Suara Kiai Sambartaka terdengar dalam nada dingin.
"Sebentar atau sebentar sekali, kamu akan lebih dulu mati. Penundaan kematian ini hanyalah karena Upasara berbaik hati sedikit padamu.
"Tetapi dengan begitu, ia sendiri akan mengalami kerepotan menyelesaikan pertarungan ini denganku."
Tubuh Pendeta Sidateka menggelepar.
"Bajingan kamu..."
"Puaskan memaki.
"Sebelum kamu tak bisa membuka bibirmu. O, betapa tololnya Pendeta Syangka, negeri bawahan yang berjiwa budak hina.
"Kamu kira kamu bisa berdiri sejajar denganku? "Kamu mimpi besar, Syangka jelek!"
Kiai Sambartaka tersenyum tipis. Lalu wajahnya berubah menjadi kaku lagi menghadapi Upasara.
"Anak muda, yang mengaku lelananging jagat, dengarlah.
"Pagi ini sebelum mentari sepenuhnya bersinar, gelar itu sudah berada dalam genggamanku. Dan tak akan ada lagi yang menghalangiku.
"Tak ada yang menghalangiku.
"Sebentar ini kakimu sudah kedinginan, napasmu sesak. Aku hanya menunggu sampai di puncak penderitaan, dan menyelesaikan pertarungan.
"Siapa lagi yang menghalangiku? "Tak ada.
"Tak ada lagi.
"Tak ada lagi yang menghalangiku. Syangka jelek ini mendahuluimu, Kebo Bangkai itu tak ada gunanya. Eyang Sepuh sudah hilang! "Oh, Dewa... akulah lelananging jagat yang sesungguhnya!"
Upasara tak pernah membayangkan bahwa Kiai Sambartaka mabuk kemenangan seperti sekarang.
Menganggap menjadi ksatria sejati adalah tujuan utama.
Lebih tak memperhitungkan bahwa kakinya terasa dingin, ngilu, dan terganggu.
Pendeta Syangka berhasil melukai.
Karena rasa dingin menggigil itu mulai mengalir, mulai menyusup, sehingga Upasara perlu mengerahkan hawa perut melawannya.
Tenaga yang masih diperlukan untuk bertarung.
Persembahan Kematian DENGAN perhitungan yang penuh tipu tapi jitu, Kiai Sambartaka akan keluar sebagai pemenang.
Pendeta Sidateka yang di belakang hari bisa merusak nama baiknya telah dicelakakan.

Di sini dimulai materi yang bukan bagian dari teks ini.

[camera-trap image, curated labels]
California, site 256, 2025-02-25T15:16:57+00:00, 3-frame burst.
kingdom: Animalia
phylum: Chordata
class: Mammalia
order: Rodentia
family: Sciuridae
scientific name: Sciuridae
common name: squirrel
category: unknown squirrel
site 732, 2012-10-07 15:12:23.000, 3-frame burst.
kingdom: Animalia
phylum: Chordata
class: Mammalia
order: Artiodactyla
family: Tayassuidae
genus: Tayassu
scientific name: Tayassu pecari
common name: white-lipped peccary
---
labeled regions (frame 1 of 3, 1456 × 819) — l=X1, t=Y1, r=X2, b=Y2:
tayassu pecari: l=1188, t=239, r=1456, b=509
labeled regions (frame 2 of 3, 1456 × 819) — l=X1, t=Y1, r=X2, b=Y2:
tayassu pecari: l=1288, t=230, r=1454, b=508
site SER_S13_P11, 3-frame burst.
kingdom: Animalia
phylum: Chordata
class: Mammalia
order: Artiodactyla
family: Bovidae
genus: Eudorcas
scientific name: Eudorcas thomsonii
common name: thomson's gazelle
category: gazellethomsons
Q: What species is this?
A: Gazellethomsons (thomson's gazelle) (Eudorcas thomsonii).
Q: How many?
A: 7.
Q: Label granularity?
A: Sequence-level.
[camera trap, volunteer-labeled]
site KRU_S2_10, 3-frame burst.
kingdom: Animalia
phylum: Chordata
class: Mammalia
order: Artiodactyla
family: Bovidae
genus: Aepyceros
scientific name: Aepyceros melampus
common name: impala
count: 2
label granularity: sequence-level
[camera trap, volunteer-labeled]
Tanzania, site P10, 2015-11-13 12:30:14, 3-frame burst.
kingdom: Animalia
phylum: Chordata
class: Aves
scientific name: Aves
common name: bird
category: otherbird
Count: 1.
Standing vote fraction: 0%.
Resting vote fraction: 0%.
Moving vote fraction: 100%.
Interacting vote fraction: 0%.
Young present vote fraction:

Upasara yang disegani telah tercuri kekuatannya.
Benar-benar tak akan ada lawan yang sanggup menghadapi ilmu Kiai Sambartaka.
"Manusia berhati lebih buruk dari binatang, sungguh percuma gelaran Kiai yang kamu sandang."
Kiai Sambartaka tersenyum dingin. Lewat hidungnya.
"Katakan apa saja. Lebih buruk dari itu tak membuat aku sedih.
"Percuma saja kalian di tanah Jawa ini mengaku berilmu tinggi, ksatria sejati, memakai sebutan eyang atau kiai atau empu. Nyatanya kalian ini masih mementingkan gelar yang tak ada artinya.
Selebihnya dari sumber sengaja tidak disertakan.